We do not live for ourselves only
I recently heard a beautiful story from a young Iranian man, forced to flee Iran, and now an asylum seeker, living day to day, an uncertain future in Australia. His own story is deeply sad and disturbing, but this is the story he tells:
The southern part of Iran is a place which has great poverty and also struggles to find teachers willing to teach at the schools there. While he was a university student Hamid decided that he would go south as often as he could and help out, teaching the children in one of the schools. He soon became aware that the children were hungry. And as is the case when children are hungry they could not concentrate or learn. So Hamid drew on his contacts and managed to organise food for the children in this particular school, each child being given a bowl of rice and two kebabs. The first day the children were given the rice and kebabs he noticed a commotion in the playground and saw teachers shouting at a little boy. When he walked over to see what was happening he found one of the boys had eaten only one of his kebabs and put the other into his pocket. The teacher was adamant that he should eat it at once and the little boy was just as adamantly refusing to take it out of his pocket. Hamid spoke to the boy who told him that his little sister at home had never had a kebab before and he was taking it home for her. There was no way he was going to relinquish the treasure in his pocket!
In its beauty I found this a deeply moving story and a story of profound wisdom. Today this little boy is our teacher! He knew physical hunger and I am sure in that situation of poverty and need that hunger would have been great. But he was also able to look beyond his personal hunger and see himself in relationship.
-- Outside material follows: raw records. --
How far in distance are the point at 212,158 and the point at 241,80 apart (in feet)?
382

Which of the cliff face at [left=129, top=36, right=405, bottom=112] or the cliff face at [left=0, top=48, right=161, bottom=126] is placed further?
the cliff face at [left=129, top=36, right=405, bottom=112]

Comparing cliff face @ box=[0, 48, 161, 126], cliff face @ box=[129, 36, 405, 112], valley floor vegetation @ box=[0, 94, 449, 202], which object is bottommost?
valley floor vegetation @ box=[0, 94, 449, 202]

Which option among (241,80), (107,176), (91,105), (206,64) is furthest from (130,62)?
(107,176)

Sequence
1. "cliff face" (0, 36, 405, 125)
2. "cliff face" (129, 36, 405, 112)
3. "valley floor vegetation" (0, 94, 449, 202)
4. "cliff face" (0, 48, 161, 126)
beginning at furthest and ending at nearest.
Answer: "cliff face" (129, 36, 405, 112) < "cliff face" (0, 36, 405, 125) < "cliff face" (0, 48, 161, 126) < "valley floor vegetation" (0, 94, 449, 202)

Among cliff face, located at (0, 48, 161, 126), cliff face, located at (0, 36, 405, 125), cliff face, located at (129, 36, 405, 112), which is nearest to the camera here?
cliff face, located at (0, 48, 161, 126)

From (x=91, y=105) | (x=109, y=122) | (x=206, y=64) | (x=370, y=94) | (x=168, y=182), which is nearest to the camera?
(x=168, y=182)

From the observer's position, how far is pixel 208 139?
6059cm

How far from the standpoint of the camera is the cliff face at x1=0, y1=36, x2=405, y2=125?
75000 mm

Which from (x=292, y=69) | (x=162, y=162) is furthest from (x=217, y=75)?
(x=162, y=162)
This good thing, this kebab, was not just for him alone! He remembered the hunger of his little sister. One hungry child remembering the hunger of another. And that drove him to put the kebab in his pocket to take it home to her and to stand up to those who got angry with him and told him to eat it and not to take it away with him. We can just imagine his excitement as he raced home at the end of the day with the kebab in his pocket, perhaps rather dried out and squishy by then, and in a gesture of love and triumph gave it to her. Love indeed! The poor can truly be our teachers. And if we take seriously the declaration of John in his Second Letter that “God is love and everyone who lives in love lives in God and God lives in them”, then this little boy surely shows us something of the face of God. His story reminds us of something at the heart of our Christian Tradition – we do not live for ourselves only.